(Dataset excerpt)

____

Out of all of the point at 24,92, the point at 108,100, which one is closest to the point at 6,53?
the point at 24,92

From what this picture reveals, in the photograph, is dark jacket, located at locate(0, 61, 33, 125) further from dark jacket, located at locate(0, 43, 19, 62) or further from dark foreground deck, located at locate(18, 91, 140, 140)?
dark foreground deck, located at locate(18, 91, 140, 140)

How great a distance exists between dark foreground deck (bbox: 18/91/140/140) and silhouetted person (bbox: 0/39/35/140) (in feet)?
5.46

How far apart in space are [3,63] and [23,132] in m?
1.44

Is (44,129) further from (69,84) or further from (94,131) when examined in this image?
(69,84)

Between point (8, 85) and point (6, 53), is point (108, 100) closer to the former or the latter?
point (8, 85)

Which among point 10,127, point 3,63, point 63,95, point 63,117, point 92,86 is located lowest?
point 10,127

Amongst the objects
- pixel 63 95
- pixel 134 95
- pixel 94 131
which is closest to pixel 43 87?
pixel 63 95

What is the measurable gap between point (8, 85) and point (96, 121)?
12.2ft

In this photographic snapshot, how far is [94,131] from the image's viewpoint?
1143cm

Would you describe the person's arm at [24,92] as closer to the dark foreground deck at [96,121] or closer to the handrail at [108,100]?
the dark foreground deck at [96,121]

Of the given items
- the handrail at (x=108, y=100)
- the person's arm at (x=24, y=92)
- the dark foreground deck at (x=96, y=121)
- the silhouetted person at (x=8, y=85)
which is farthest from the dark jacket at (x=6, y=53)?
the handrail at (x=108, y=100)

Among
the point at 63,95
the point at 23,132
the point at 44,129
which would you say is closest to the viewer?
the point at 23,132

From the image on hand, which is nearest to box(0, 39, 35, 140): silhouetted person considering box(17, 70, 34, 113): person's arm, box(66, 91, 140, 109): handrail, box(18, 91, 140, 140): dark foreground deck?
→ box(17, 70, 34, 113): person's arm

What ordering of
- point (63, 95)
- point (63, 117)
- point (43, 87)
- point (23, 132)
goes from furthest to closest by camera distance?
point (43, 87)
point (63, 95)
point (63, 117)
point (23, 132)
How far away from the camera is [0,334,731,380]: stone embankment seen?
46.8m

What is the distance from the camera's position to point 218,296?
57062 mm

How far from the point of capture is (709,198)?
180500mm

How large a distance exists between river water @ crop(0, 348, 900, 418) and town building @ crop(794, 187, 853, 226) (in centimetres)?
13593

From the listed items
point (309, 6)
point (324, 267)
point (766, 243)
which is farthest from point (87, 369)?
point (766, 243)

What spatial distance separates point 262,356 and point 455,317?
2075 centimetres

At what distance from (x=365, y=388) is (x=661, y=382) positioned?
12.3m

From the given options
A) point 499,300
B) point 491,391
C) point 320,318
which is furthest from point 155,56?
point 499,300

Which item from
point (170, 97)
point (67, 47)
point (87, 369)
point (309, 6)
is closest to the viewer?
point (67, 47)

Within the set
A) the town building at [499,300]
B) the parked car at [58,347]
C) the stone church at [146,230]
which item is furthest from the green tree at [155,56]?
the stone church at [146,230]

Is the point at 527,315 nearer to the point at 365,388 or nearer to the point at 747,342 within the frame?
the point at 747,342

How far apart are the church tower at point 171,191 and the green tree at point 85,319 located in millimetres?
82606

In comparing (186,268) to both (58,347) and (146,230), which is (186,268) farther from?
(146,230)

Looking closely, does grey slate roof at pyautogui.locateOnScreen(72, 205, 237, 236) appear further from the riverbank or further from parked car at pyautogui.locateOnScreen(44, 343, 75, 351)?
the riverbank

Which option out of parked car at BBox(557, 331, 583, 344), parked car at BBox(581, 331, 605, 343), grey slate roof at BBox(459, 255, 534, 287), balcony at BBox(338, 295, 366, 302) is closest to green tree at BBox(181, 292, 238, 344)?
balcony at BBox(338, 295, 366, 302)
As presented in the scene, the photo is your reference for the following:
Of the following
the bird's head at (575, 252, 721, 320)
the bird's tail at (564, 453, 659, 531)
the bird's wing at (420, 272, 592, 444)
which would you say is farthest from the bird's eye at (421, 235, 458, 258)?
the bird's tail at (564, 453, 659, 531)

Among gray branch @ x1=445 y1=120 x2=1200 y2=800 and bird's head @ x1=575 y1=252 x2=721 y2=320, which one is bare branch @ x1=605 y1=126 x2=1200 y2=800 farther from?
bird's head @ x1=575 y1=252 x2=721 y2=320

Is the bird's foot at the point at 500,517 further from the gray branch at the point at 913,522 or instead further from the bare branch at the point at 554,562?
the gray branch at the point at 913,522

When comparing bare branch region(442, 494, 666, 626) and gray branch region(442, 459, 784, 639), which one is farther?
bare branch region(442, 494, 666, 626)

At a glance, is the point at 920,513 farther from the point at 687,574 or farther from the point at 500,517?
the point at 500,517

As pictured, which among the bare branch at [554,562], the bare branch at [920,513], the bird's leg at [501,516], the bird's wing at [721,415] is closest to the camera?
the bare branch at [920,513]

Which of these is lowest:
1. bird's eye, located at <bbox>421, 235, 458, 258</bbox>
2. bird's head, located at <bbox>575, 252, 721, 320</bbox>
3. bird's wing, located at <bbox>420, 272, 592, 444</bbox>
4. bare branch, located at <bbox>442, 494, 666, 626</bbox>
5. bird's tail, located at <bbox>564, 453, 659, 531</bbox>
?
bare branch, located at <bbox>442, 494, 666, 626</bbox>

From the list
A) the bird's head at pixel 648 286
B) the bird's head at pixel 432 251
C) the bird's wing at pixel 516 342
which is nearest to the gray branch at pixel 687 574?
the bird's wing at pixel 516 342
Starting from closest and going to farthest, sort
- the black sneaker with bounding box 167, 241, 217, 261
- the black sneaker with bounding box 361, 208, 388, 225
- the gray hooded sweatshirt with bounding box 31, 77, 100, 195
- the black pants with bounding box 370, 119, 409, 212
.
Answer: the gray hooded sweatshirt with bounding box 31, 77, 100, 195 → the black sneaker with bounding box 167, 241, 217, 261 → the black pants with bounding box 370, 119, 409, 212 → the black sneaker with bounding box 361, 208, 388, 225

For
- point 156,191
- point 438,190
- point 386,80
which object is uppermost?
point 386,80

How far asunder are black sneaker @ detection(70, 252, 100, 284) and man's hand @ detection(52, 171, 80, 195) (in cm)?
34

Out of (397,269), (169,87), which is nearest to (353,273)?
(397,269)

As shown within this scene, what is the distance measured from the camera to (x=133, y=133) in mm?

____

Each entry above is to be printed again exactly.

OUTPUT FOR THIS EXERCISE:
Out of all of the point at 24,92, the point at 108,100, which one is closest to the point at 6,53?
the point at 24,92

From what this picture reveals, in the photograph, is dark jacket, located at locate(0, 61, 33, 125) further from dark jacket, located at locate(0, 43, 19, 62) or further from dark foreground deck, located at locate(18, 91, 140, 140)?
dark foreground deck, located at locate(18, 91, 140, 140)

How great a distance exists between dark foreground deck (bbox: 18/91/140/140) and silhouetted person (bbox: 0/39/35/140) (in feet)?
5.46

How far apart in space are [3,63] and [23,132] in m?
1.44

Is (44,129) further from (69,84) or further from (94,131) when examined in this image?
(69,84)

Between point (8, 85) and point (6, 53), is point (108, 100) closer to the former or the latter?
point (8, 85)

Which among point 10,127, point 3,63, point 63,95, point 63,117, point 92,86 is located lowest?
point 10,127

Amongst the objects
- pixel 63 95
- pixel 134 95
- pixel 94 131
which is closest to pixel 43 87?
pixel 63 95

What is the measurable gap between point (8, 85) and point (96, 121)?
12.2ft

In this photographic snapshot, how far is [94,131] from the image's viewpoint?
1143cm

Would you describe the person's arm at [24,92] as closer to the dark foreground deck at [96,121] or closer to the handrail at [108,100]?
the dark foreground deck at [96,121]

Of the given items
- the handrail at (x=108, y=100)
- the person's arm at (x=24, y=92)
- the dark foreground deck at (x=96, y=121)
- the silhouetted person at (x=8, y=85)
which is farthest from the dark jacket at (x=6, y=53)?
the handrail at (x=108, y=100)

Among
the point at 63,95
the point at 23,132
the point at 44,129
which would you say is closest to the viewer?
the point at 23,132

From the image on hand, which is nearest to box(0, 39, 35, 140): silhouetted person considering box(17, 70, 34, 113): person's arm, box(66, 91, 140, 109): handrail, box(18, 91, 140, 140): dark foreground deck?
→ box(17, 70, 34, 113): person's arm

What ordering of
- point (63, 95)
- point (63, 117)
- point (43, 87)
- point (23, 132)
goes from furthest to closest by camera distance?
point (43, 87)
point (63, 95)
point (63, 117)
point (23, 132)
How far away from the camera is [0,334,731,380]: stone embankment seen?
46.8m

What is the distance from the camera's position to point 218,296?
57062 mm

How far from the point of capture is (709,198)?
180500mm

How large a distance exists between river water @ crop(0, 348, 900, 418) and town building @ crop(794, 187, 853, 226) (in centimetres)?
13593

From the listed items
point (309, 6)
point (324, 267)
point (766, 243)
which is farthest from point (87, 369)?
point (766, 243)

What spatial distance separates point 262,356 and point 455,317?
2075 centimetres

At what distance from (x=365, y=388) is (x=661, y=382) positioned?
12.3m

From the given options
A) point 499,300
B) point 491,391
C) point 320,318
which is furthest from point 155,56?
point 499,300

Which item from
point (170, 97)
point (67, 47)
point (87, 369)
point (309, 6)
is closest to the viewer?
point (67, 47)

Within the set
A) the town building at [499,300]
B) the parked car at [58,347]
C) the stone church at [146,230]
which item is furthest from the green tree at [155,56]?
the stone church at [146,230]

Is the point at 527,315 nearer to the point at 365,388 or nearer to the point at 747,342 within the frame?
the point at 747,342

How far apart are the church tower at point 171,191 and the green tree at point 85,319 located in millimetres?
82606

In comparing (186,268) to both (58,347) and (146,230), which is (186,268) farther from?
(146,230)

Looking closely, does grey slate roof at pyautogui.locateOnScreen(72, 205, 237, 236) appear further from the riverbank or further from parked car at pyautogui.locateOnScreen(44, 343, 75, 351)?
the riverbank

Which option out of parked car at BBox(557, 331, 583, 344), parked car at BBox(581, 331, 605, 343), grey slate roof at BBox(459, 255, 534, 287), balcony at BBox(338, 295, 366, 302) is closest to green tree at BBox(181, 292, 238, 344)?
balcony at BBox(338, 295, 366, 302)
As presented in the scene, the photo is your reference for the following:
Of the following
the bird's head at (575, 252, 721, 320)
the bird's tail at (564, 453, 659, 531)
the bird's wing at (420, 272, 592, 444)
which would you say is farthest from the bird's eye at (421, 235, 458, 258)?
the bird's tail at (564, 453, 659, 531)

Among gray branch @ x1=445 y1=120 x2=1200 y2=800 and bird's head @ x1=575 y1=252 x2=721 y2=320, which one is bare branch @ x1=605 y1=126 x2=1200 y2=800 farther from?
bird's head @ x1=575 y1=252 x2=721 y2=320

Is the bird's foot at the point at 500,517 further from the gray branch at the point at 913,522 or instead further from the bare branch at the point at 554,562?
the gray branch at the point at 913,522

When comparing bare branch region(442, 494, 666, 626) and gray branch region(442, 459, 784, 639), which one is farther?
bare branch region(442, 494, 666, 626)

At a glance, is the point at 920,513 farther from the point at 687,574 or farther from the point at 500,517?
the point at 500,517

As pictured, which among the bare branch at [554,562], the bare branch at [920,513], the bird's leg at [501,516], the bird's wing at [721,415] is closest to the camera?
the bare branch at [920,513]

Which of these is lowest:
1. bird's eye, located at <bbox>421, 235, 458, 258</bbox>
2. bird's head, located at <bbox>575, 252, 721, 320</bbox>
3. bird's wing, located at <bbox>420, 272, 592, 444</bbox>
4. bare branch, located at <bbox>442, 494, 666, 626</bbox>
5. bird's tail, located at <bbox>564, 453, 659, 531</bbox>
?
bare branch, located at <bbox>442, 494, 666, 626</bbox>

From the list
A) the bird's head at pixel 648 286
B) the bird's head at pixel 432 251
C) the bird's wing at pixel 516 342
which is nearest to the gray branch at pixel 687 574?
the bird's wing at pixel 516 342
Starting from closest and going to farthest, sort
- the black sneaker with bounding box 167, 241, 217, 261
- the black sneaker with bounding box 361, 208, 388, 225
- the gray hooded sweatshirt with bounding box 31, 77, 100, 195
- the black pants with bounding box 370, 119, 409, 212
.
Answer: the gray hooded sweatshirt with bounding box 31, 77, 100, 195 → the black sneaker with bounding box 167, 241, 217, 261 → the black pants with bounding box 370, 119, 409, 212 → the black sneaker with bounding box 361, 208, 388, 225

For
- point 156,191
- point 438,190
- point 386,80
which object is uppermost?
point 386,80

How far asunder are black sneaker @ detection(70, 252, 100, 284) and man's hand @ detection(52, 171, 80, 195) (in cm)?
34

Out of (397,269), (169,87), which is nearest to (353,273)?
(397,269)

As shown within this scene, what is the distance measured from the camera to (x=133, y=133) in mm?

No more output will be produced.